Tuesday, October 21, 2008

CNN's John King: McCain writes off Colorado, New Mexico, Iowa

John King on CNN:

Most people top in the McCain campaign now believe New Mexico and Iowa are gone, that Barack Obama will win New Mexico and Iowa. They are now off the dream list of the McCain campaign. More interestingly, most top people inside the McCain campaign think Colorado is gone.

So they are now finishing with a very risky strategy. Win Florida. Win Nevada ... And here is the biggest risk of all -- yes they have to win North Carolina, yes they have to win Ohio, yes they have to win Virginia, trailing or dead-even in all those states right now. But they are betting Wolf on coming back and taking the state of Pennsylvania. It has become the critical state now in the McCain electoral scenario. And they are down 10, 12, and even 14 points in some polls there. But they say as Colorado, Iowa and other states drift away, they think they have to take a big state. 21 electoral votes in Pennsylvania, Wolf, watch that state over the next few weeks.

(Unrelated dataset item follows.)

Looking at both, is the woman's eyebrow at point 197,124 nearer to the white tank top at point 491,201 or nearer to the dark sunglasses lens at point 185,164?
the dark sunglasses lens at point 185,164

Iowa and New Mexico have been gone for some time. It made no sense for the McCain camp to be spending so much time and money in those states. And now, rather than try and hold some of their biggest Bush states, they are embarking on a crazy mission to wrestle Blue Pennsylvania away from Obama despite huge leads in the polls. In essence, they're shooting for this map:

Note that if they get Pennsylvania, they can still afford to lose Virginia or Missouri, as well as smaller states like Nevada and North Dakota. But do they really think they can make inroads in Pennsylvania?

The past week's polling:

Muhlenberg: O53, O41
SUSA: O52, M38
Marist: O53, O41
Strategic Vision (R): O54, M40
Rasmussen: O54, M41

That's remarkable consistency between the pollsters -- Obama between 52-54, and McCain between 38-41. There's nothing here to give McCain's campaign, or his supporters, hope that this strategy will pay off. Not to mention that they're investing so much time and money into Pennsylvania that it has given Obama an opening in places like Virginia, North Carolina, Georgia, Missouri, and so on. And Nevada is looking increasingly good -- pair up the Silver State with Missouri, Virginia, or North Carolina, and it matters little (for electoral purposes) what happens in Pennsylvania.

But it's not as if Democrats are sweating Pennsylvania. Word is out that Obama will quit campaigning in Blue states.

He and his aides appear so confident of his prospects that apart from a brief stop in Madison, Wis., next Thursday, Obama currently has no plans during the next 10 days to return to Pennsylvania, Minnesota, New Hampshire or any other state that voted for John Kerry in 2004.

Instead, he intends to spend two days this week in Florida, where early voting begins on Monday, and travel to Virginia, Iowa, Ohio, Colorado, New Mexico and possibly Nevada and Indiana. Those states hold 97 electoral votes combined, and Bush all in 2004.

That Madison trip has been cancelled, as Obama has opened up a double-digit Wisconsin lead as well.

So McCain is betting everything on a state so pro-Obama, that Obama no longer plans on visiting it before Election Day. Meanwhile, our guy will be pushing deep into Red territory, working toward a broad popular and geographic mandate.

I love how things look two weeks out.